• _SOURCE TEXT_:
Setup Miner on Rental:

# Copy setup script to rental
basilica cp scripts/setup_miner_env.sh [rental-id]:/root/

# Execute setup on rental
basilica exec --target [rental-id] "bash /root/setup_miner_env.sh"

# Copy environment file after editing
basilica cp .env [rental-id]:/root/templar/

# Install Templar
basilica exec --target [rental-id] "git clone https://github.com/one-covenant/templar && cd templar && pip install -e ."

Launch Miner on Rental:

basilica exec --target [rental-id] "cd /root/templar && python neurons/miner.py --wallet.name default --wallet.hotkey miner --netuid 3 --device cuda"

Monitor and Manage:

# Copy logs back
basilica cp [rental-id]:/root/templar/logs/ ./local-logs/

# Terminate when done
basilica down [rental-id]

Cost Optimization Tips:

Monitor Basilica pricing fluctuations with basilica price
Use basilica ps to track runtime and costs
Set up automated cost alerts
Test on smaller GPU counts first before scaling to 8x H200

Integration Note: When using both skills together, Claude can automatically coordinate between Templar mining operations and Basilica GPU rentals. Simply ask: "Help me set up a Templar miner on rented Basilica GPUs."

• _TASKS_:
1 – Translate this sentence from the Basilica miner setup guide into Spanish: "Use basilica ps to track runtime and costs."
2 – In the Basilica miner setup guide, what netuid value does the miner launch command pass?
3 – Write the next part of the Basilica miner setup guide, starting after its final sentence.
The listing comes from a separate source.

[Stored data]
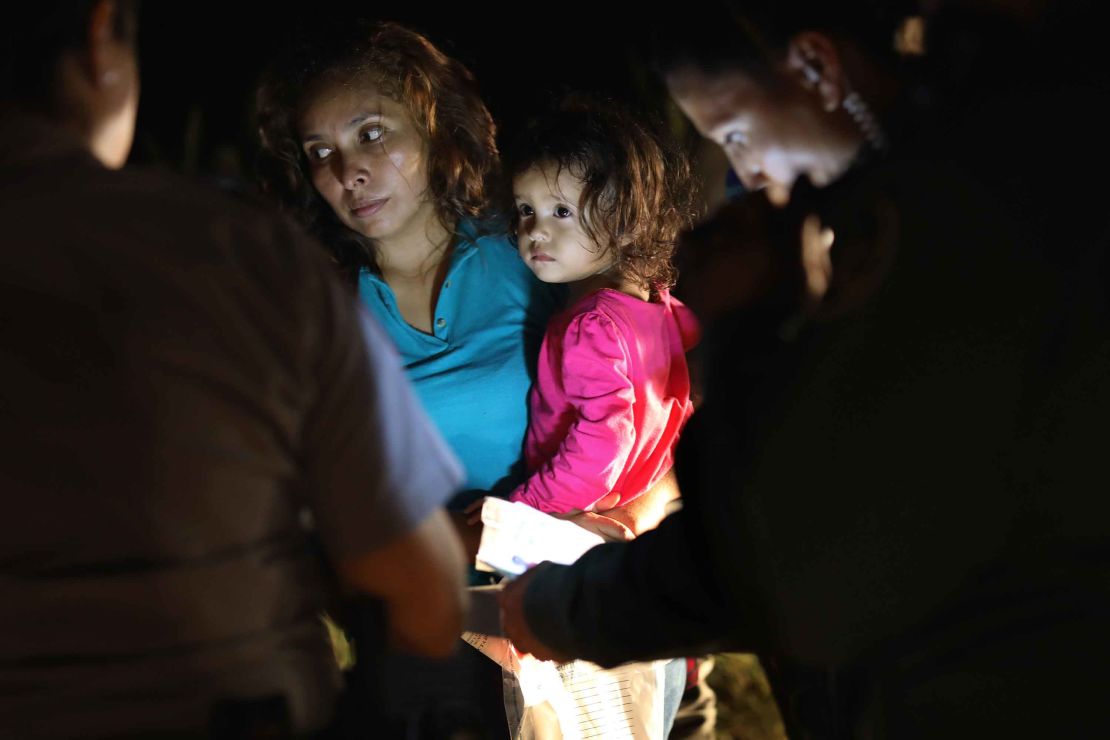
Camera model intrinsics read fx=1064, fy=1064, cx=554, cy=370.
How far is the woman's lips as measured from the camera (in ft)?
2.73

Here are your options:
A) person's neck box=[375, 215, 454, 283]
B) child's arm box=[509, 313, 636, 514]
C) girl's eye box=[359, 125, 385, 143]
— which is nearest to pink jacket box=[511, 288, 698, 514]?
child's arm box=[509, 313, 636, 514]

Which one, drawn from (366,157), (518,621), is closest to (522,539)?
(518,621)

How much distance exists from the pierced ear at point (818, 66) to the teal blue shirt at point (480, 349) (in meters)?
0.31

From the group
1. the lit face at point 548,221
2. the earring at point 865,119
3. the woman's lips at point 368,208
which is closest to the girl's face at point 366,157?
the woman's lips at point 368,208

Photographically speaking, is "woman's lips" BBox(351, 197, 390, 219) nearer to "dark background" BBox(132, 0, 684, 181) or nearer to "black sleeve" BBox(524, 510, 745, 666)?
"dark background" BBox(132, 0, 684, 181)

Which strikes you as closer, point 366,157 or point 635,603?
point 366,157

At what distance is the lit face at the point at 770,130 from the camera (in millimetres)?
732

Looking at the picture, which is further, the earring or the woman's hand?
the woman's hand

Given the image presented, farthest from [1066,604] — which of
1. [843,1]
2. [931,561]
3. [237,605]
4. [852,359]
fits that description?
[237,605]

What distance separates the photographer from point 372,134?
817 mm

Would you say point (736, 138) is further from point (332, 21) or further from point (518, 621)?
point (518, 621)

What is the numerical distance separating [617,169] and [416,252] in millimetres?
199

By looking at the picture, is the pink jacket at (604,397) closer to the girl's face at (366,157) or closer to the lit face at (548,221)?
the lit face at (548,221)

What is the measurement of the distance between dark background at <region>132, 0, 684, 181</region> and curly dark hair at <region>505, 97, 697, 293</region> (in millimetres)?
22
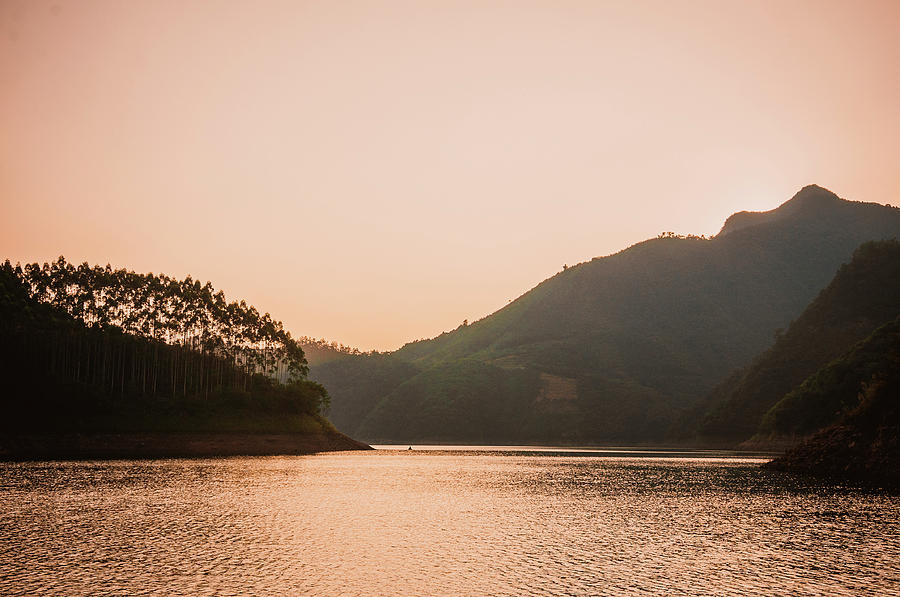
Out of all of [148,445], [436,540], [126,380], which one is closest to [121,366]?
[126,380]

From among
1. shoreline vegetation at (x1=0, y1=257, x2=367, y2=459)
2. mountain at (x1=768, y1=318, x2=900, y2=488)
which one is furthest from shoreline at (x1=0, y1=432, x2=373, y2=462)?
mountain at (x1=768, y1=318, x2=900, y2=488)

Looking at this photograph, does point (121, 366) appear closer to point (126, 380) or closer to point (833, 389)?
point (126, 380)

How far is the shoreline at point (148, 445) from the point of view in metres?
129

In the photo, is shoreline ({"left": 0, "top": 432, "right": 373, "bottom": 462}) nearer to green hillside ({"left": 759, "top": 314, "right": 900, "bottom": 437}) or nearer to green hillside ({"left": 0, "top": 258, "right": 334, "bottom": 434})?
green hillside ({"left": 0, "top": 258, "right": 334, "bottom": 434})

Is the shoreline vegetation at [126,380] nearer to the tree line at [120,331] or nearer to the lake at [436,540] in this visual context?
the tree line at [120,331]

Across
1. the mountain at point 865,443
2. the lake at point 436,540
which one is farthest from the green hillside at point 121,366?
the mountain at point 865,443

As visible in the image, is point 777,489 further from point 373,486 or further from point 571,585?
point 571,585

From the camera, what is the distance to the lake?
2984 cm

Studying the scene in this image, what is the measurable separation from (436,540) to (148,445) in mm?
126833

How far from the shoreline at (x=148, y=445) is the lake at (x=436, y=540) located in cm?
5878

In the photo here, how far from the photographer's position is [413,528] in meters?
48.0

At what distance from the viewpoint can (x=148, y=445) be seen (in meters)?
150

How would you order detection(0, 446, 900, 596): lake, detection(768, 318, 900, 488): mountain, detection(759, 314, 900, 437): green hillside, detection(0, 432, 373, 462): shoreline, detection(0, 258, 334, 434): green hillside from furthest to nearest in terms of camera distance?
detection(759, 314, 900, 437): green hillside
detection(0, 258, 334, 434): green hillside
detection(0, 432, 373, 462): shoreline
detection(768, 318, 900, 488): mountain
detection(0, 446, 900, 596): lake

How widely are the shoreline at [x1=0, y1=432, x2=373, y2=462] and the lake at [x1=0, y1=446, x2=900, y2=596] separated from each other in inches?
2314
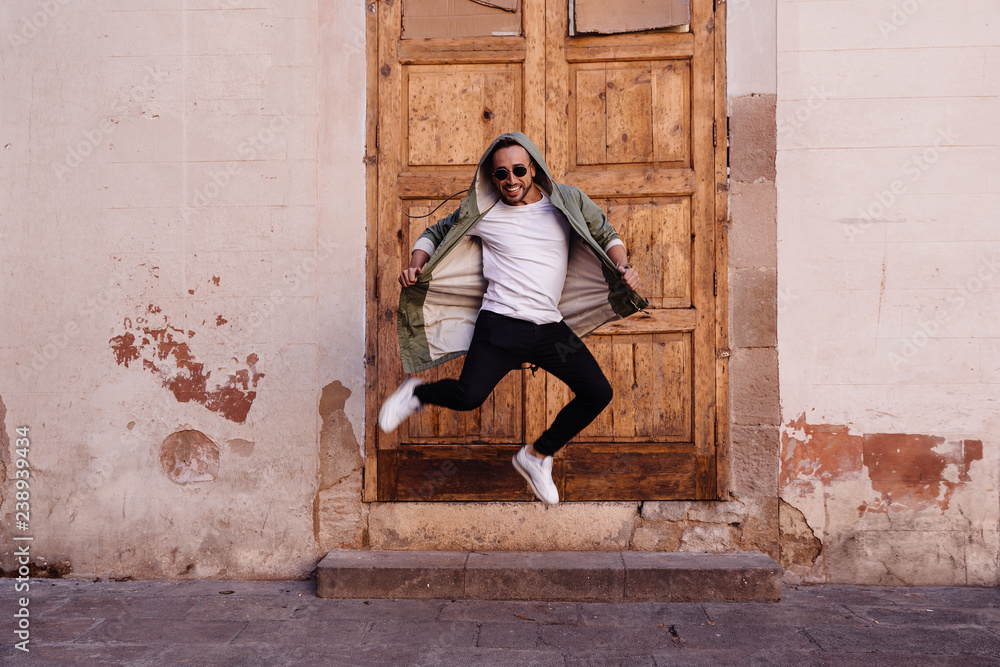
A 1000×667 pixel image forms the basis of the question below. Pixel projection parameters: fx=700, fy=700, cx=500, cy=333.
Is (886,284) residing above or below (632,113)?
below

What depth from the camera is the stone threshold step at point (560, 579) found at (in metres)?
3.81

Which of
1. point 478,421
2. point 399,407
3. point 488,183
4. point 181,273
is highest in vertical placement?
point 488,183

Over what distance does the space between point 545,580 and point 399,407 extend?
1306mm

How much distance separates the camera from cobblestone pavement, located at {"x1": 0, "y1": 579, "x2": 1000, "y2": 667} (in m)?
3.13

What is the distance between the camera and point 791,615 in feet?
11.9

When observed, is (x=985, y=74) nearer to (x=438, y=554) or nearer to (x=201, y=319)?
(x=438, y=554)

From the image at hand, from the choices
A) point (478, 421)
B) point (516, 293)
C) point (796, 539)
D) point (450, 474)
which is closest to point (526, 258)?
point (516, 293)

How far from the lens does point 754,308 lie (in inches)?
166

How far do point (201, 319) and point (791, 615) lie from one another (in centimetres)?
378

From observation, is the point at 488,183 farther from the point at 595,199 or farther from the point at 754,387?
the point at 754,387

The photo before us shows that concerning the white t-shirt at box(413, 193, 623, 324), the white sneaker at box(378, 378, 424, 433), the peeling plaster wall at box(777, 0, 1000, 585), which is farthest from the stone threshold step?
the white t-shirt at box(413, 193, 623, 324)

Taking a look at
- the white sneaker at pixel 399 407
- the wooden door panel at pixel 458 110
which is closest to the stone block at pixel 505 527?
the white sneaker at pixel 399 407

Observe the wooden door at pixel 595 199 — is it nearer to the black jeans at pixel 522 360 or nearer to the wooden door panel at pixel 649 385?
the wooden door panel at pixel 649 385

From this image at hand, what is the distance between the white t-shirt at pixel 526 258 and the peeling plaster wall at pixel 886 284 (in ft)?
4.95
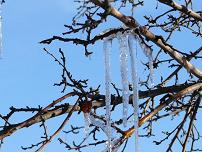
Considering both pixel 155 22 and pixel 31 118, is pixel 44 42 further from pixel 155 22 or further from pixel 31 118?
pixel 155 22

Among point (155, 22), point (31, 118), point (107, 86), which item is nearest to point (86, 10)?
point (155, 22)

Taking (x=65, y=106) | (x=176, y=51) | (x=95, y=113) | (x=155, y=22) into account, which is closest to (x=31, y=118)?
(x=65, y=106)

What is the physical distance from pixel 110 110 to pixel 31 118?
0.72 m

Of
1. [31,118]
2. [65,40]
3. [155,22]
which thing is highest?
[155,22]

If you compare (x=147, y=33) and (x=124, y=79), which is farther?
(x=124, y=79)

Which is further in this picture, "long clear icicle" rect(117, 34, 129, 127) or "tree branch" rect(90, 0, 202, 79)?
"long clear icicle" rect(117, 34, 129, 127)

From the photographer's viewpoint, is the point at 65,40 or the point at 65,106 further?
the point at 65,106

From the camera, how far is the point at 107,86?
4.77 m

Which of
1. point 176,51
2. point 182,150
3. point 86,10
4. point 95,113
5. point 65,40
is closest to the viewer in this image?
point 65,40

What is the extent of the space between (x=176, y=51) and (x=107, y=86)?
2.23 ft

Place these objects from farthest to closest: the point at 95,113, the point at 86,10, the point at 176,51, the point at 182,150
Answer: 1. the point at 182,150
2. the point at 86,10
3. the point at 95,113
4. the point at 176,51

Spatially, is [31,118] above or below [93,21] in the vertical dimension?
below

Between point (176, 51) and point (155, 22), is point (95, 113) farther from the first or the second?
point (155, 22)

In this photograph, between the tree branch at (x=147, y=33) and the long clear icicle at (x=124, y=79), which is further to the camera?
the long clear icicle at (x=124, y=79)
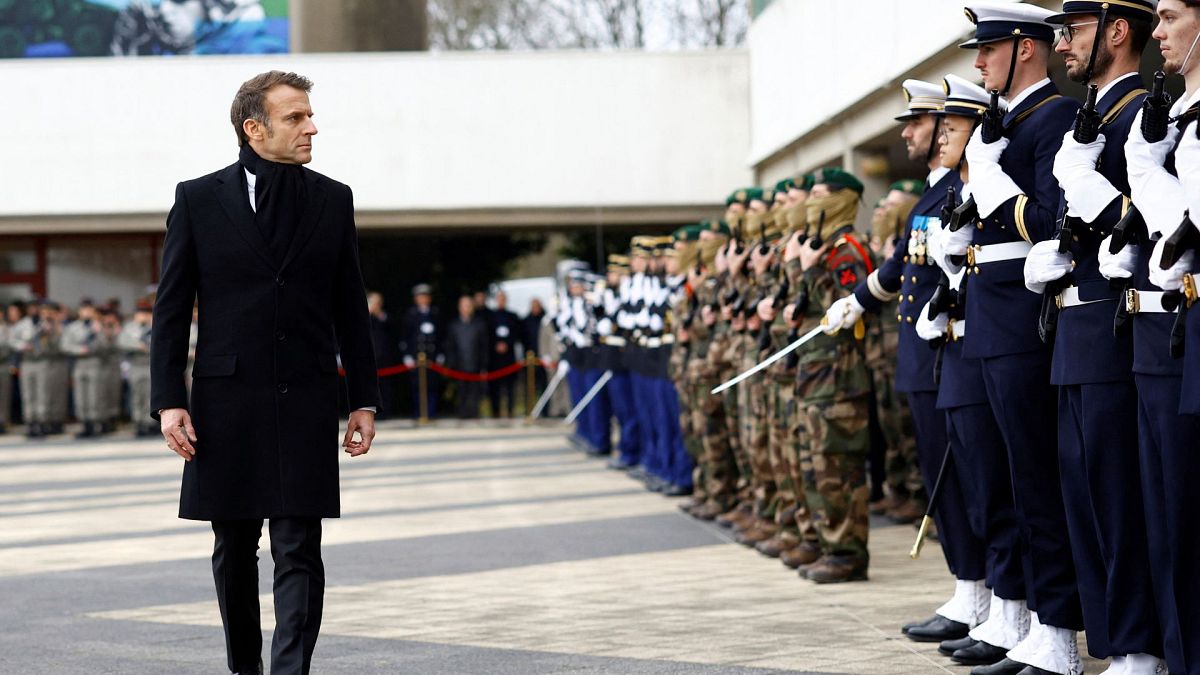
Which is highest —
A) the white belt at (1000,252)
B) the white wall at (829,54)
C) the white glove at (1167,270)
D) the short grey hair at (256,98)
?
the white wall at (829,54)

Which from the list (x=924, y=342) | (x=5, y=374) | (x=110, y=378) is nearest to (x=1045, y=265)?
(x=924, y=342)

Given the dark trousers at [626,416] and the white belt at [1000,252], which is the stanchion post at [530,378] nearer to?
the dark trousers at [626,416]

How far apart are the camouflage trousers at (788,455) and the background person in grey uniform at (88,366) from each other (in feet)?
52.9

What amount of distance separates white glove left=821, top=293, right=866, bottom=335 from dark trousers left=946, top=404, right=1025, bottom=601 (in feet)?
4.47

• _ANSWERS BELOW_:
1 – Usa basilica ps para hacer seguimiento del tiempo de ejecución y los costos.

2 – 3

3 –
2. PERFORMANCE OPTIMIZATION

Memory Optimization Tactics:

Parameter Offloading (neurons/miner.py:493-496):
- Offload model parameters to CPU before inner_steps
- Restore to GPU after training
- Reduces peak GPU memory by ~20%
Error Feedback Management:
- Keep error_feedback on GPU during training
- Move to pinned CPU memory after gradient computation
- Prefetch back before next window
Mixed Precision:
- Use bfloat16 for better stability than fp16
- Configure in hparams.json: "mixed_precision_param": "bfloat16"

Gradient Quality Optimization:

Error Feedback Momentum (Critical for 64x compression):
- Preserves gradient information across compressions
- Configured via momentum_decay (default: 0.95)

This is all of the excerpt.